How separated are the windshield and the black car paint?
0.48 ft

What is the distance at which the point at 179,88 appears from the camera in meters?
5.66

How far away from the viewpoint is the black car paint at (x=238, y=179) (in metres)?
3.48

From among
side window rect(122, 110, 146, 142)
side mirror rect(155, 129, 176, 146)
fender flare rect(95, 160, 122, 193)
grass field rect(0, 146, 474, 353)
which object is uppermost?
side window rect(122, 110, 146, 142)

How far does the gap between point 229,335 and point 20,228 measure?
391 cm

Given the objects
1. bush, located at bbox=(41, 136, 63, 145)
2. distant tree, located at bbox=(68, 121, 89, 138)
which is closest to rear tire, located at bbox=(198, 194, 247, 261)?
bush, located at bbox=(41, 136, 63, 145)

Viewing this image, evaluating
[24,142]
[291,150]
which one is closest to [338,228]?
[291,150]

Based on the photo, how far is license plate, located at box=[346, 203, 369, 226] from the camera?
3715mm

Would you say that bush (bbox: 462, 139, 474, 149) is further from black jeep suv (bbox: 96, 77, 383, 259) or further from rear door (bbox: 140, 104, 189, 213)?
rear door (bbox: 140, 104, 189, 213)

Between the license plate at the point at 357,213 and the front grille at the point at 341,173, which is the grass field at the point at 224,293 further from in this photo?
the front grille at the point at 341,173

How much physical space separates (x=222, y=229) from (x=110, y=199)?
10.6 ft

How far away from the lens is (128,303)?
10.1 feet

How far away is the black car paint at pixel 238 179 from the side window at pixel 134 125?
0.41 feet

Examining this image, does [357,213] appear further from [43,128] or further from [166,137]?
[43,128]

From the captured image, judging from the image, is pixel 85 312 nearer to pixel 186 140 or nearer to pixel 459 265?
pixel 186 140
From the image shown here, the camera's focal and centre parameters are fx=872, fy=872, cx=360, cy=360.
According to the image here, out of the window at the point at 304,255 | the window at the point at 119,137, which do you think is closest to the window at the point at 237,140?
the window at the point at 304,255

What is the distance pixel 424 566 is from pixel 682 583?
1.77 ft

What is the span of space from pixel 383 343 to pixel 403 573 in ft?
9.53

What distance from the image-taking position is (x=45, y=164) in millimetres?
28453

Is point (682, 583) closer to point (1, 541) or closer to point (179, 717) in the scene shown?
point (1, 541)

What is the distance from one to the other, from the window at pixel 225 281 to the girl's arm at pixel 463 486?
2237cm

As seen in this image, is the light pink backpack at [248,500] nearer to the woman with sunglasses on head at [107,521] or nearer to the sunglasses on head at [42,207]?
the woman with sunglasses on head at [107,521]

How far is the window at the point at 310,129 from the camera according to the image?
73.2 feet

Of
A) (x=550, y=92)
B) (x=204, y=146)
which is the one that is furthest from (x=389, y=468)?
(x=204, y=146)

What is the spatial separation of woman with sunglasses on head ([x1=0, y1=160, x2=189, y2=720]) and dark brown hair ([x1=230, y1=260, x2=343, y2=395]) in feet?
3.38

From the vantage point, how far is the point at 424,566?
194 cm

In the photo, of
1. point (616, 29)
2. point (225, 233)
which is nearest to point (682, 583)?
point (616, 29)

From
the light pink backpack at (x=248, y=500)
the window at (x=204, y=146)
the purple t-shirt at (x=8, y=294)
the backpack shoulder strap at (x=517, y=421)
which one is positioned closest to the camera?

• • • • • • •

Swap every "black car paint" in the records above for "dark car paint" and write them out again, leaving everything else unchanged.

» Exercise solution:
How separated are the windshield and the dark car paint?
0.48 ft

What is the distance at which the point at 179,88 appears from the camera in meters?
5.66

How far away from the viewpoint is the dark car paint at (x=238, y=179) (in metres)?
3.48

From among
side window rect(122, 110, 146, 142)
side mirror rect(155, 129, 176, 146)
fender flare rect(95, 160, 122, 193)
grass field rect(0, 146, 474, 353)
which object is uppermost?
side window rect(122, 110, 146, 142)

How far does the gap between point 229,335 and point 20,228 measure?
391 cm

Given the objects
1. bush, located at bbox=(41, 136, 63, 145)
2. distant tree, located at bbox=(68, 121, 89, 138)
which is closest to rear tire, located at bbox=(198, 194, 247, 261)?
bush, located at bbox=(41, 136, 63, 145)

Viewing this image, evaluating
[24,142]
[291,150]
which one is closest to [338,228]?
[291,150]

Based on the photo, how far is license plate, located at box=[346, 203, 369, 226] from the camera?
3715mm

Would you say that bush (bbox: 462, 139, 474, 149) is further from black jeep suv (bbox: 96, 77, 383, 259) or further from rear door (bbox: 140, 104, 189, 213)?
rear door (bbox: 140, 104, 189, 213)

Between the license plate at the point at 357,213 and the front grille at the point at 341,173, which is the grass field at the point at 224,293 further from in this photo?
the front grille at the point at 341,173

How much physical space separates (x=222, y=229) from (x=110, y=199)?
10.6 ft

How far away from the lens is (128,303)?
10.1 feet

How far away is the dark car paint at pixel 238 179 from the side window at pixel 134 125?
0.41 feet

Examining this image, does [357,213] appear further from [43,128] or further from [166,137]?
[43,128]

From the captured image, judging from the image, is pixel 85 312 nearer to pixel 186 140 or nearer to pixel 459 265?
pixel 186 140
From the image shown here, the camera's focal and centre parameters are fx=872, fy=872, cx=360, cy=360.
According to the image here, out of the window at the point at 304,255 | the window at the point at 119,137, which do you think is closest to the window at the point at 237,140?
the window at the point at 304,255

What is the distance pixel 424 566 is from pixel 682 583?
1.77 ft

What is the span of space from pixel 383 343 to pixel 403 573 in ft?
9.53

What distance from the image-taking position is (x=45, y=164) in millimetres?
28453

Is point (682, 583) closer to point (1, 541) or closer to point (179, 717) in the scene shown?
point (1, 541)

What is the distance from one to the other, from the window at pixel 225 281 to the girl's arm at pixel 463 486?
2237cm

As seen in this image, is the light pink backpack at [248,500] nearer to the woman with sunglasses on head at [107,521] or nearer to the sunglasses on head at [42,207]?
the woman with sunglasses on head at [107,521]

How far is the window at the point at 310,129 from the camera according to the image?
73.2 feet

Of
A) (x=550, y=92)
B) (x=204, y=146)
which is the one that is furthest from (x=389, y=468)?
(x=204, y=146)

What is the spatial separation of woman with sunglasses on head ([x1=0, y1=160, x2=189, y2=720]) and dark brown hair ([x1=230, y1=260, x2=343, y2=395]) in feet?
3.38

From the vantage point, how far is the point at 424,566?
194 cm

In the photo, of
1. point (616, 29)
2. point (225, 233)
which is nearest to point (682, 583)?
point (616, 29)

From
the light pink backpack at (x=248, y=500)
the window at (x=204, y=146)
the purple t-shirt at (x=8, y=294)
the backpack shoulder strap at (x=517, y=421)
which one is positioned closest to the camera?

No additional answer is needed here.